Die Idealisierung führt zum Drama des begabten Kindes, wie ein Buch von Alice Miller aus dem Jahr 1979 betitelt ist. Es beschreibt das frühe Schicksal narzisstischer Erwachsener, die als Kinder zwar überhöht, aber als die Person, die sie waren, nie gesehen und gespiegelt wurden. Verwöhnte Kinder sind auch verlassene Kinder, weil niemand da ist, der sie sieht und auf sie eingeht, wie sie wirklich sind. Sie passen sich an und werden so, wie man sie haben will, auch wenn sie sich dafür verleugnen müssen.
Der Film Krupp – eine deutsche Familie ist ein Lehrstück in Sachen Narzissmus und Schmuckstück-Kind, denn er zeigt die Entwicklungsdynamik auf eindrucksvolle Weise. Alfried, der Erstgeborene, wird von klein auf in die Rolle des Krupp-Erben »hineinerzogen«, egal, ob sie ihm passt oder nicht. Das Kind wird in etwas hineingedrängt, was andere sich ausdenken. Nur der Erstgeborene erbt die Firma samt Vermögen und Verantwortung. Die Geschwister sind Statisten, die in ihrer Bedeutung unter dem Erben stehen, dafür aber mehr Freiheiten haben, sich zu entwickeln. Die Beziehungen in der Familie sind im Wesentlichen funktionalisiert und eingeschränkt auf Gehorsam, Leistung und Anpassung. Es gibt kaum liebevolle Zuwendung und Interesse für die Kinder als Person. Alle sollen nur ihre Rolle und Pflicht erfüllen, die Eltern ebenso wie die Kinder. Der Verlust an Menschlichkeit zugunsten der grandiosen Idee, des Mythos, ist in jedem Dialog spürbar.

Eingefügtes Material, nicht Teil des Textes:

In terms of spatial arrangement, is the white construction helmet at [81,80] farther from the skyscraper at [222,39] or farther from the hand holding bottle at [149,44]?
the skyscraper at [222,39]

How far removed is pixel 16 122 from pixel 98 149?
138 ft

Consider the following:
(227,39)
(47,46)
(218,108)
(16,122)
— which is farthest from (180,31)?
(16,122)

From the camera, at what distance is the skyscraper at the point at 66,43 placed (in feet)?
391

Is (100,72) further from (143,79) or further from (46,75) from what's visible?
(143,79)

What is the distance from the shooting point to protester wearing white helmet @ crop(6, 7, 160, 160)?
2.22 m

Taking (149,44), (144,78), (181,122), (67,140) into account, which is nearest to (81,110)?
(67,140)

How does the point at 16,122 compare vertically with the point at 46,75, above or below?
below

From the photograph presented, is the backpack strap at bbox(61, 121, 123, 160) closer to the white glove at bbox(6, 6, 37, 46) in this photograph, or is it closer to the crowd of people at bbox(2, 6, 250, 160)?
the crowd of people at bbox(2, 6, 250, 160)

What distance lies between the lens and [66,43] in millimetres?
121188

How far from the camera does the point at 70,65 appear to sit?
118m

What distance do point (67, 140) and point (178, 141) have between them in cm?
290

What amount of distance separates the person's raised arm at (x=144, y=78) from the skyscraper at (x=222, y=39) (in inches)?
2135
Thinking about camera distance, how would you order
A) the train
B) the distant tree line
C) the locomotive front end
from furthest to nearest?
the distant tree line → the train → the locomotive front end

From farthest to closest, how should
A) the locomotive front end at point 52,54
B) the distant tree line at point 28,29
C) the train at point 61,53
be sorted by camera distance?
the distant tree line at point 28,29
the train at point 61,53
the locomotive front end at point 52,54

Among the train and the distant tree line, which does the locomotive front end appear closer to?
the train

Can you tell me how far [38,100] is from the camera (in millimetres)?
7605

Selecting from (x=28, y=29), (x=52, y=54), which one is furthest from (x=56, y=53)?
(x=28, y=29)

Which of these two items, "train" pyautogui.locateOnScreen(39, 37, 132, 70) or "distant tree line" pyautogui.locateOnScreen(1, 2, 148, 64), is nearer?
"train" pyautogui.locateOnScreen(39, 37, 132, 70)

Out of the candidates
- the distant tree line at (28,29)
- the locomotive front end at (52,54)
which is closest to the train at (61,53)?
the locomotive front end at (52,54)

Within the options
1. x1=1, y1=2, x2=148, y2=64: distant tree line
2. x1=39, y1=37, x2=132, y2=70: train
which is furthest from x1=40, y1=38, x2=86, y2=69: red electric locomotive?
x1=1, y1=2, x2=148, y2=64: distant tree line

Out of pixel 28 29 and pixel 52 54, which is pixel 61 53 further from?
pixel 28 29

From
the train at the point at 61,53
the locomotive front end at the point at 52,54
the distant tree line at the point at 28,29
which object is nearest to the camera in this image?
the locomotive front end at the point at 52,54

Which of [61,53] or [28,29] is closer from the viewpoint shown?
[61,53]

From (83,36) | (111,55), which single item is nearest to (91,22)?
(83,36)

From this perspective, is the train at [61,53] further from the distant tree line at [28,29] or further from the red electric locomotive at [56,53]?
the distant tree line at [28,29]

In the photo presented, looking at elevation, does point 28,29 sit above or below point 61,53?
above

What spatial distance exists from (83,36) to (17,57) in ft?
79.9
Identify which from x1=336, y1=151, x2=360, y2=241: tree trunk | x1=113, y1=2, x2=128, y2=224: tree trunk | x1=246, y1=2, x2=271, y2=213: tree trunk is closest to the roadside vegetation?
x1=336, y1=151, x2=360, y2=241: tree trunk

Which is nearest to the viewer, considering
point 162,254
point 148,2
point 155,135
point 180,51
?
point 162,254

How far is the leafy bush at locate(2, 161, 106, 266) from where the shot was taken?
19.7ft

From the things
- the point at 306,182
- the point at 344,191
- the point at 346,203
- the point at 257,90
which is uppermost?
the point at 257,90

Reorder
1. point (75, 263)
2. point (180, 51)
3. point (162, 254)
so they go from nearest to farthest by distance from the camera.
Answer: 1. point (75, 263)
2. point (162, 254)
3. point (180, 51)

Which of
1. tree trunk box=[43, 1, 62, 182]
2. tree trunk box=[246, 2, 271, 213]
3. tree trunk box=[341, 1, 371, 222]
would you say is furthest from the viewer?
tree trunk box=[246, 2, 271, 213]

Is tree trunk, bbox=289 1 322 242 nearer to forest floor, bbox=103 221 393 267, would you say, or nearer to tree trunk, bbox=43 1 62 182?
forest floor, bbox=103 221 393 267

Schon seine Großmutter machte ihm unmissverständlich klar, nicht mit anderen Jungen zu spielen, sondern sich nur mit seinesgleichen abzugeben. Und das war die Familie. Hier regiert die narzisstische Überhöhung, die alles unter sich begräbt: Wir sind besser, wir sind die Besten! »Spiel nicht mit den Schmuddelkindern.«
Alfried, ein Junge, dem seine Sensibilität, Ungeschicklichkeit und sein Wunsch nach »normalen« Beziehungen mit aller Strenge, Härte und Überredungskunst ausgetrieben wird, wächst allmählich hinein in eine Aufgabe, die ihn hart werden lässt. Erdrückt von den elterlichen Erwartungen opfert er die Liebe zu seiner Frau zugunsten des Ziels, jemand zu werden, der er im Grunde nicht ist, sondern zu dem er gemacht wurde und sich macht. Eine Kunstfigur sozusagen, mit der er sich dann identifiziert. Seine Gefühle, Wünsche, Bedürfnisse und Vorstellungen von Leben müssen sich diesem Anpassungsprozess unterordnen. Das bedeutet, er muss sich unterordnen, bis er nicht mehr er selbst ist. Am Ende bleiben Pflichtbewusstsein, Erfolg, Härte, Leere und Einsamkeit. Aber auch die Überheblichkeit, die ihm seine grandiose Rolle zuschreibt. Doch die Identifizierung mit der Grandiosität ist trügerisch, denn hinter ihr lauert immer der Einbruch in die Minderwertigkeit und Depression.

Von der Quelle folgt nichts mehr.